SINGAPORE, Singapore (AFP) — Singapore’s economy, a bellwether for trade-reliant Asian countries, suffered its worst contraction since the global financial crisis in the first quarter as the coronavirus pandemic escalated, official data showed Thursday.
The trading hub’s GDP shrank 2.2 percent year-on-year in the first quarter, according to advance estimates by the trade ministry.
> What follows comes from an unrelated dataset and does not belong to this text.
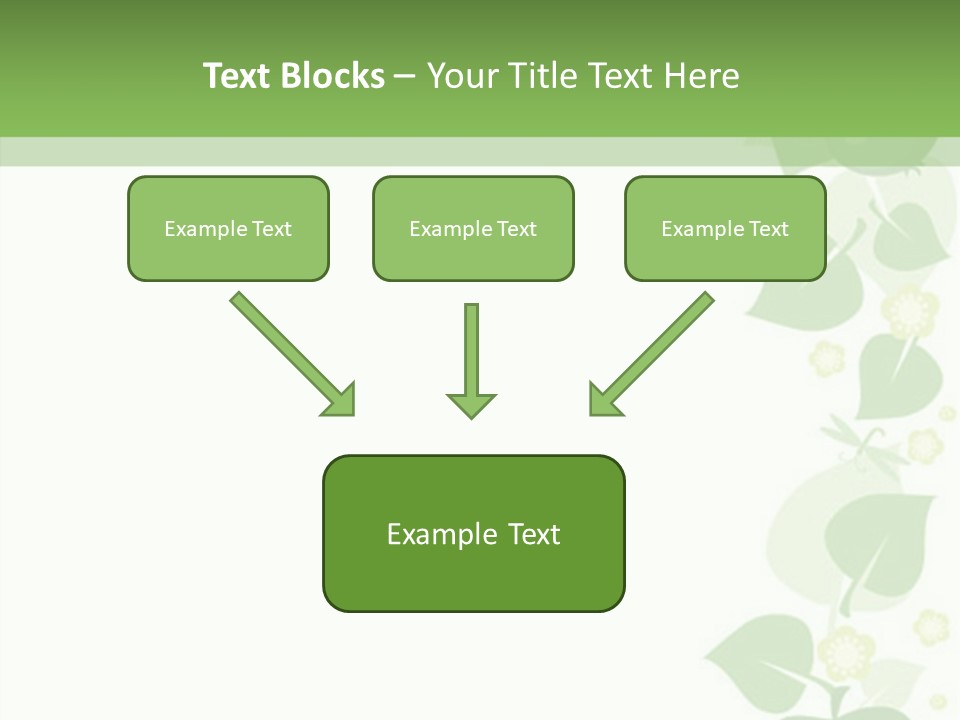 Text Blocks – Your Title Text Here

Example Text

Example Text

Example Text

Example Text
Compared with the previous quarter, GDP fell by 10.6 percent.
Lockdowns and other measures to contain the spread of the virus imposed by governments worldwide are battering the global economy, which many analysts now expect to fall into a deep, long recession.
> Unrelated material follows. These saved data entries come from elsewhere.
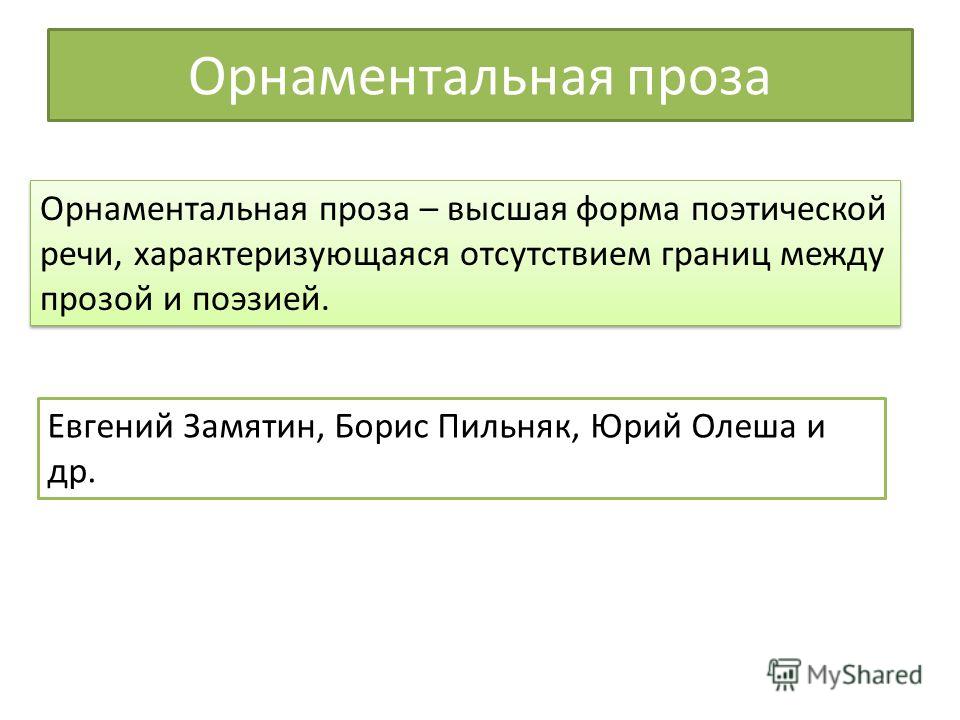 Орнаментальная проза

Орнаментальная проза – высшая форма поэтической речи, характеризующаяся отсутствием границ между прозой и поэзией.

Евгений Замятин, Борис Пильняк, Юрий Олеша и др.

MyShared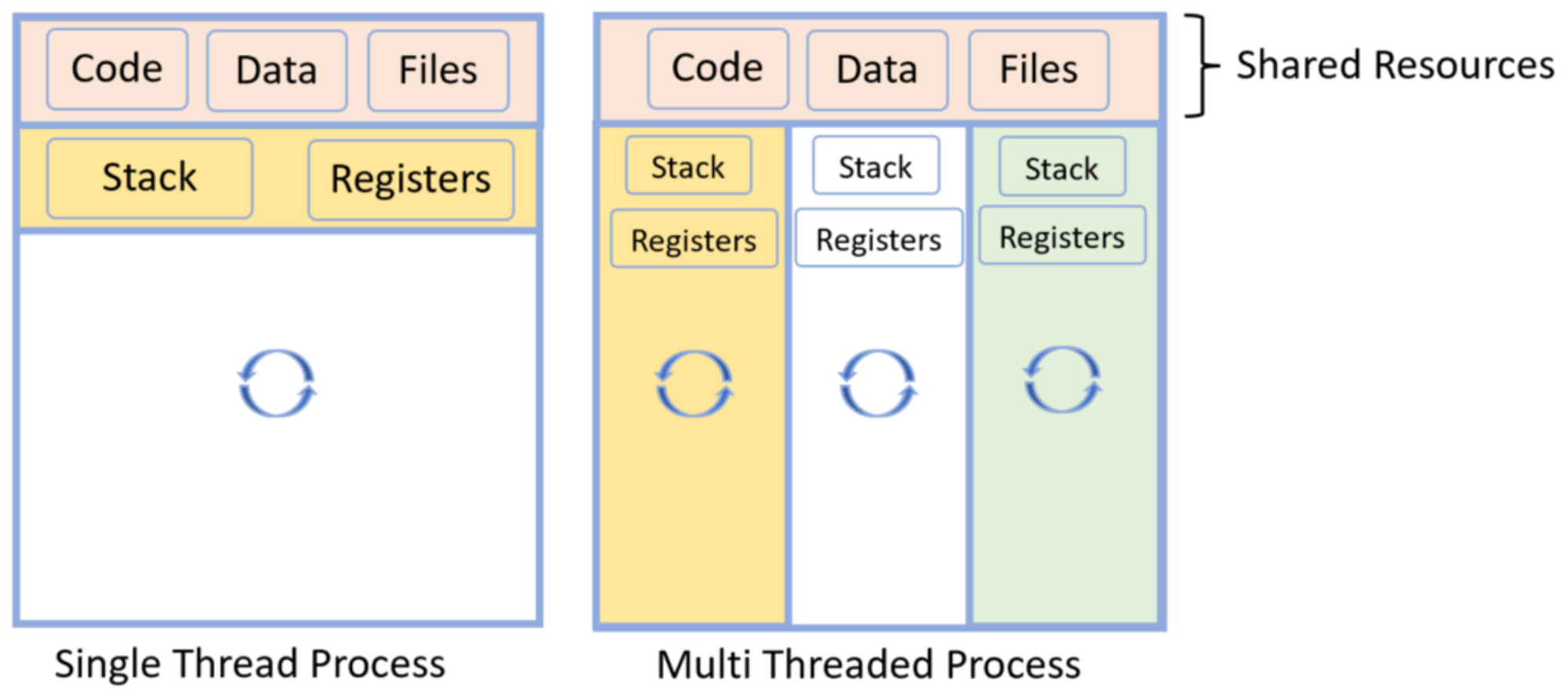 Code Data Files

Stack Registers

Single Thread Process

Code Data Files

Shared Resources

Stack
Registers

Stack
Registers

Stack
Registers

Multi Threaded Process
The city-state, a travel hub, and financial center is typically among the first countries to be hit during global crises because of its small and open economy, with ripples then spreading across the region.
The first-quarter data was the worst quarterly contraction since 2009 during the global financial crisis, which was the last time the economy fell into recession.
The ministry also further lowered its GDP forecast for this year and said it expects the economy to shrink between 1.0 and 4.0 percent.
“As the global COVID-19 situation is still evolving rapidly, there remains a significant degree of uncertainty over the severity and duration of the global outbreak, and the trajectory of the global economic recovery once the outbreak has been contained,” the ministry said in a statement.
“The balance of risks, however, is tilted to the downside.”
Singapore normally gives advance estimates even before the quarter ends to gauge performance, making it one of the first economies in the region to give an indication of the impact.
However, they do not cover the full period, meaning the revised figure — which will be released later — may be even worse.
Like many other places, Singapore has taken steps to contain the pandemic, including banning all foreign arrivals. The city-state has reported 631 virus cases, including two deaths.
Before the virus, Singapore’s economy was already being hammered by the US-China trade war.